Sasha tersentak dan melongo. Ismail girang bukan main dan langsung memeluk emak.
"Mail, mau, Mak." Ismail menjawab dengan girang. Sasha bernafas dengan cepat. Jantungnya seperti mau meledak menahan amarah. Kurang ajar sekali Ismail, beraninya mengambil keputusan sepihak.
"Sha, kamu kan belum pernah pergi ke kampung. Cobalah ikut, di sana pasti seru sekali."
"Iya Bu, kampung saya itu asri banget. Belum terlalu di jamah sama gaya modern. Ibu pasti suka deh," ucap Mail menggebu-gebu.
Semua orang diam. Mail sampai bingung. Apa yang salah?
"Ismail, kenapa kamu masih memanggil Sasha, ibu?" Ismail tersentak. Lebih tersentak lagi saat melihat wajah Sasha yang sangat menyeramkan.

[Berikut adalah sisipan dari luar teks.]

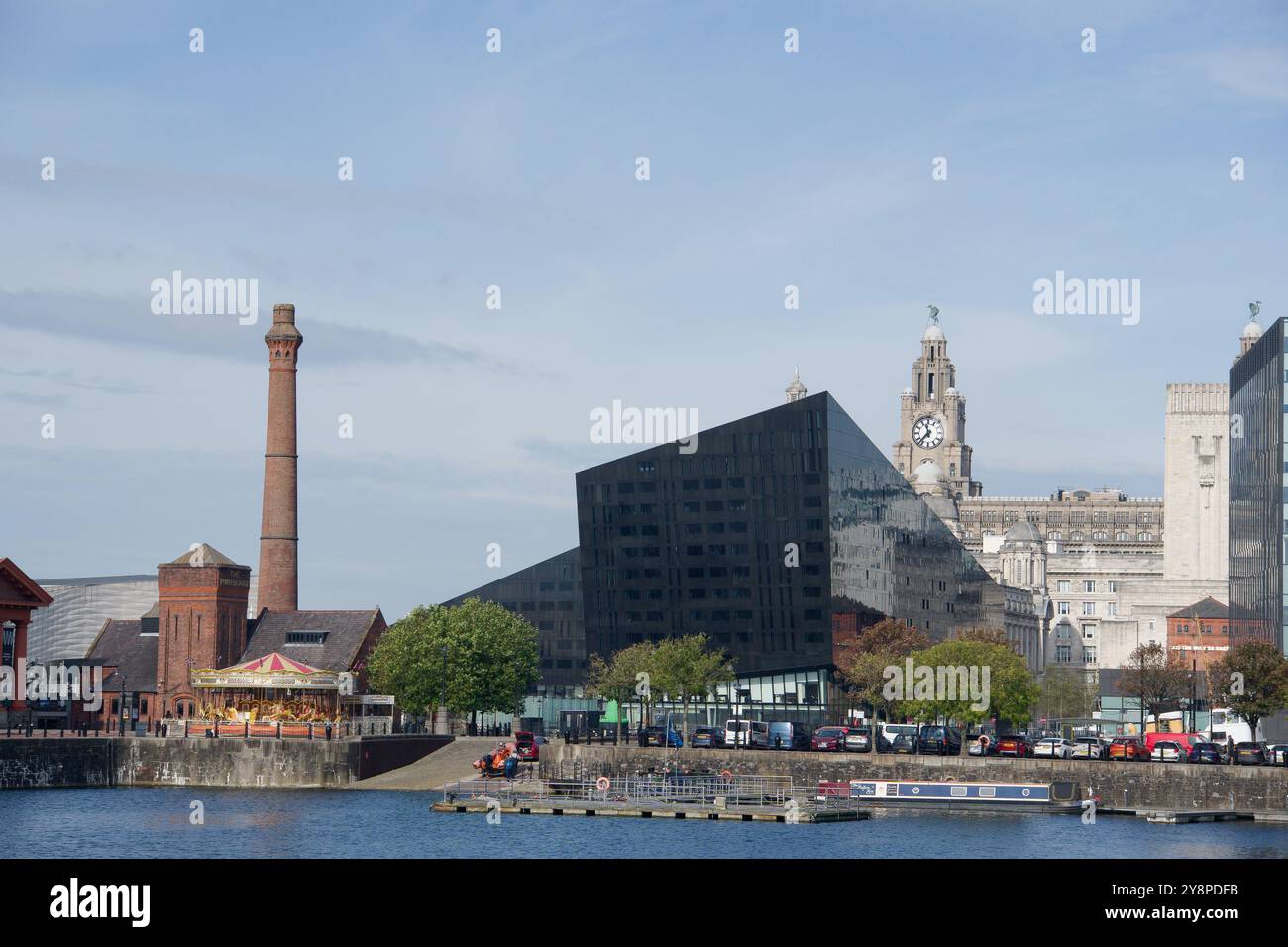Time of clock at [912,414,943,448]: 11:37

"Sayang, ikut aku sebentar." Sasha langsung menarik lengan Ismail ke dalam kamar. Mampus!
*******
Sasha mendorong tubuh Ismail hingga jatuh ke lantai. Ia tendang p****t Ismail hingga Ismail harus membungkam mulutnya. Sasha berdiri di antara tubuh Ismail. Ia mencengkram kerah bajunya dan menamparnya sekali.

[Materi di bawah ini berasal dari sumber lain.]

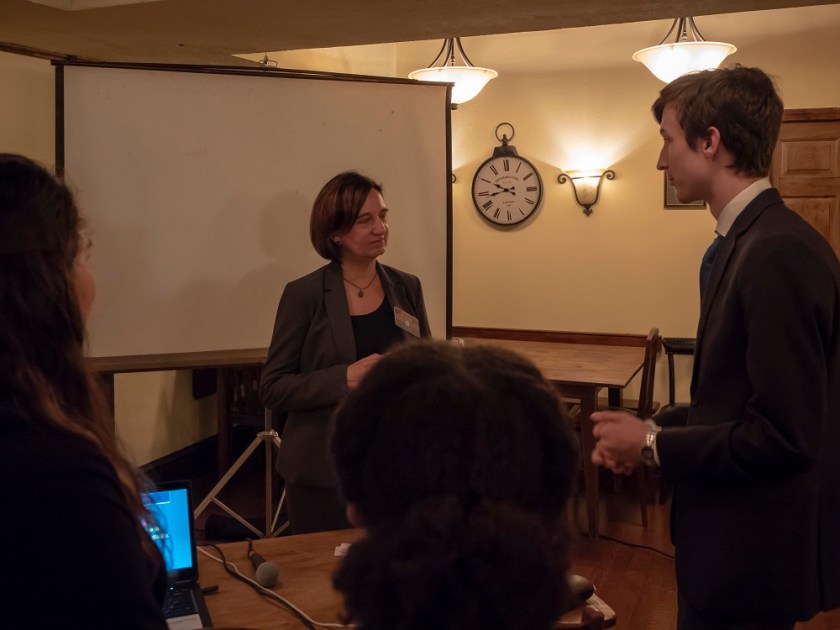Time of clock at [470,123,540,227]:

Tamparan yang begitu keras hingga membuat sudut bibir Ismail nampak sobek dan mengeluarkan darah. Ismail menggigit bibir bawahnya menahan perih. Sasha justru b*******h melihat darah segar di sudut bibir Mail.Ia tekan kepala Mail dan menyedot darah itu hingga tak keluar lagi. Ismail shock. Tapi, Sasha tak peduli sama sekali. Ia justru melumat dan menggigit bibir Ismail lagi. Sasha dengan cepat melepas sabuk dan resleting Mail. Ia sendiri melepas celana dalamnya dan langsung menyatukan milik mereka.
Ismail panik karena di bawah masih ada orang tuanya. Tapi, bagi Sasha hal itu tidaklah penting. Yang penting adalah bercinta dengan budaknya. Taufik Ismail.